Das weiße Blatt
-Evee-
Sie saß in ihrem Bau und starrte angestrengt auf ihren Schachtelhalm Vorat. Die Ernte war gut gewesen und die Schüler hatten ihr fast ein bisschen zu viel mitgebracht. Nun musste sie entscheiden, welche sie behalten wollte und welche nicht.
Es wollte ihr aber einfach nicht gelingen. Immer wieder musste sie an den Traum denken, den sie gehabt hatte. Schon mehrmals nun.
Ein mulmiges Gefühl überkam sie, wie eigentlich immer, wenn sie daran denken musste.
Zwei Vögel zogen ihre Aufmerksamkeit auf sich. Sie zwitscherte angeregt. Schien, als wollten sie um einen Brutplatz kämpfen.
Belustigt kräuselte sie die Nase.
Kräuter.

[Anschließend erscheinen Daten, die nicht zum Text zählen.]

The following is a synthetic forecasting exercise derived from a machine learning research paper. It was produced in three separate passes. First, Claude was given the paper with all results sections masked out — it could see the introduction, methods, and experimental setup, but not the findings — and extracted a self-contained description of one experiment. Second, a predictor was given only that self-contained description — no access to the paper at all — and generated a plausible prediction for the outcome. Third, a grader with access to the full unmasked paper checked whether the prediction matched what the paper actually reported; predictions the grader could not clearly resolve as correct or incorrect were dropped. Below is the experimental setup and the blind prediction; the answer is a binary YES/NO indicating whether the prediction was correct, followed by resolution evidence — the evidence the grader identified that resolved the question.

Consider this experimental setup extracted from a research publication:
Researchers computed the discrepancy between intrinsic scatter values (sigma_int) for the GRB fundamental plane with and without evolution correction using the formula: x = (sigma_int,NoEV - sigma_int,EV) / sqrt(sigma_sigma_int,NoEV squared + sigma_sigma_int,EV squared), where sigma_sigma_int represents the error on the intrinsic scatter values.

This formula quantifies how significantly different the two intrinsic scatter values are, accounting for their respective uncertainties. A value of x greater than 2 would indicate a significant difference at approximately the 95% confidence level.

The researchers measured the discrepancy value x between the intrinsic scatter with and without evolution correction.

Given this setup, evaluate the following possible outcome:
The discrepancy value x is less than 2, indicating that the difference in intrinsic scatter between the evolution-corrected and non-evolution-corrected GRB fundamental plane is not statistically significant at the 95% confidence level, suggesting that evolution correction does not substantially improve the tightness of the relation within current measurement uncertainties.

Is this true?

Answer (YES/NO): NO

Evee, Kräuter, ermahnte sie sich selbst und räumte die Halme, die am ältesten schienen hinaus.
Als sie noch klein gewesen war, hatte man sie hier im Wald gefunden. Sie war verletzt gewesen, zu schwach und klein um sich selbst durchzukämpfen. Da hatte der Moosclan sie aufgenommen, sie groß gezogen und ausgebildet.

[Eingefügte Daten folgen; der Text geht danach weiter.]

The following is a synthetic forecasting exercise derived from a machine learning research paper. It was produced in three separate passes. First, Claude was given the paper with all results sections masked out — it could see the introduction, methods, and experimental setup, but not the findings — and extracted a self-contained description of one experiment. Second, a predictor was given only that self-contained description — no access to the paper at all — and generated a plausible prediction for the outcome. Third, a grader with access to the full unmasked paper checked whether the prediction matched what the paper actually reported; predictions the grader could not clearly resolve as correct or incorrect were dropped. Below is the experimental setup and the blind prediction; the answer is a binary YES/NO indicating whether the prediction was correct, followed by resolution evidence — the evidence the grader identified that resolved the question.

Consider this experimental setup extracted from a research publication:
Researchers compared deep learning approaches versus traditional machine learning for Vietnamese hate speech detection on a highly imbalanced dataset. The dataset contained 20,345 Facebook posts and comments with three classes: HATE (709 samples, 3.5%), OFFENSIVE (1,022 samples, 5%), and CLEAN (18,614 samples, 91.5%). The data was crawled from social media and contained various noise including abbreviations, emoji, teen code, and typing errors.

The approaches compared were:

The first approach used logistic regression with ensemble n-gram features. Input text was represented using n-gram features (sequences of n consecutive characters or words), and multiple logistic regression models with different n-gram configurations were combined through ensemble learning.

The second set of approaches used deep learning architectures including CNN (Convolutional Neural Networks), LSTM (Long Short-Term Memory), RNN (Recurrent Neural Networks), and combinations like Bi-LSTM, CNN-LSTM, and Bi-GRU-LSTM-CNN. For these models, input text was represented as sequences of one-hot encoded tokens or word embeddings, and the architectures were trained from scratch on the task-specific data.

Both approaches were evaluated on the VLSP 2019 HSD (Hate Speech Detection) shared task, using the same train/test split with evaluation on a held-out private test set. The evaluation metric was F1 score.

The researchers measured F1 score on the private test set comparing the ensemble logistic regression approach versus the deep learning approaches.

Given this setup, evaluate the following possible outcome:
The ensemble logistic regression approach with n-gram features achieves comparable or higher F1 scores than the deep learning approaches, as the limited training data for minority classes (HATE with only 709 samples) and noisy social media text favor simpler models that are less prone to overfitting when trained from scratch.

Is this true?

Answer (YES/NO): YES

Woher sie kam und wer ihre Eltern waren, wusste sie nicht genau. Dunkel erinnerte sie sich an eine hübsche rotbraune Kätzin mit langem Fell, doch das war das einzige, was ihr blieb.

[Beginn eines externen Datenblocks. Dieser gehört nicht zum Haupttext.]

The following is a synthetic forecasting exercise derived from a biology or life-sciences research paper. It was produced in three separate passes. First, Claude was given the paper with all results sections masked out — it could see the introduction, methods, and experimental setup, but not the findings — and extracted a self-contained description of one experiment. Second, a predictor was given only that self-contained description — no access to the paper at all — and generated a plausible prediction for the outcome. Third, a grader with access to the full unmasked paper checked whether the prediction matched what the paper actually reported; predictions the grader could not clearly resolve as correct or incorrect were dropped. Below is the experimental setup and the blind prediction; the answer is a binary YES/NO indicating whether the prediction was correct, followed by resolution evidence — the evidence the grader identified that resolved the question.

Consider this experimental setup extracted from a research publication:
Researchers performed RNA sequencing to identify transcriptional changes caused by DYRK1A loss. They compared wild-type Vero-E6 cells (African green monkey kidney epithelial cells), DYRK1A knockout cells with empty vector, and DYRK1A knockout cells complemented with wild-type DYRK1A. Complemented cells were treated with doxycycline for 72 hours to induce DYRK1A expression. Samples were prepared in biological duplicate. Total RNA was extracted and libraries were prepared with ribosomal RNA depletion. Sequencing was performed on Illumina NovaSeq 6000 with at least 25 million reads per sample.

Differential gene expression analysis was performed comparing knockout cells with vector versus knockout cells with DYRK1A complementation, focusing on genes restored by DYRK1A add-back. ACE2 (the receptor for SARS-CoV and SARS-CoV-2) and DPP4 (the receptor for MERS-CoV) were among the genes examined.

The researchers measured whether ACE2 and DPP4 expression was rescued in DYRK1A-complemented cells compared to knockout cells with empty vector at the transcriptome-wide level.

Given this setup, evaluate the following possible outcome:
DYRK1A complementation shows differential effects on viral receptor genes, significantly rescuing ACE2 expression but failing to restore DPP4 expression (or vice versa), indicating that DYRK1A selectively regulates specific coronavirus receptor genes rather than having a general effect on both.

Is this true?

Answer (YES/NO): NO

Der Rest war wirr und durchzogen von Dingen, die sie nicht verstand.
Man hatte ihr die Krallen entfernt, so viel wusste sie. Zweibeiner waren das gewesen.
Sie waren nicht mehr nachgewachsen. Das war auch der Grund, weshalb sie Heilerin hatte werden müssen. Eine Katze ohne Krallen konnte nicht jagen, nicht ihren Clan versorgen und auch nicht wirklich für ihn kämpfen.
Am Anfang hatte sie sich oft gefragt, wieso sie, wieso musste sie so ein Sonderfall sein?
Mittlerweile hatte sie es aufgegeben.
Die Zeiten waren vorbei, dass sie für einen Heilernamen gekämpft hatte. Nun hatte sie einen und jeder nannte sie trotzdem noch Evee. Selbst sie selbst.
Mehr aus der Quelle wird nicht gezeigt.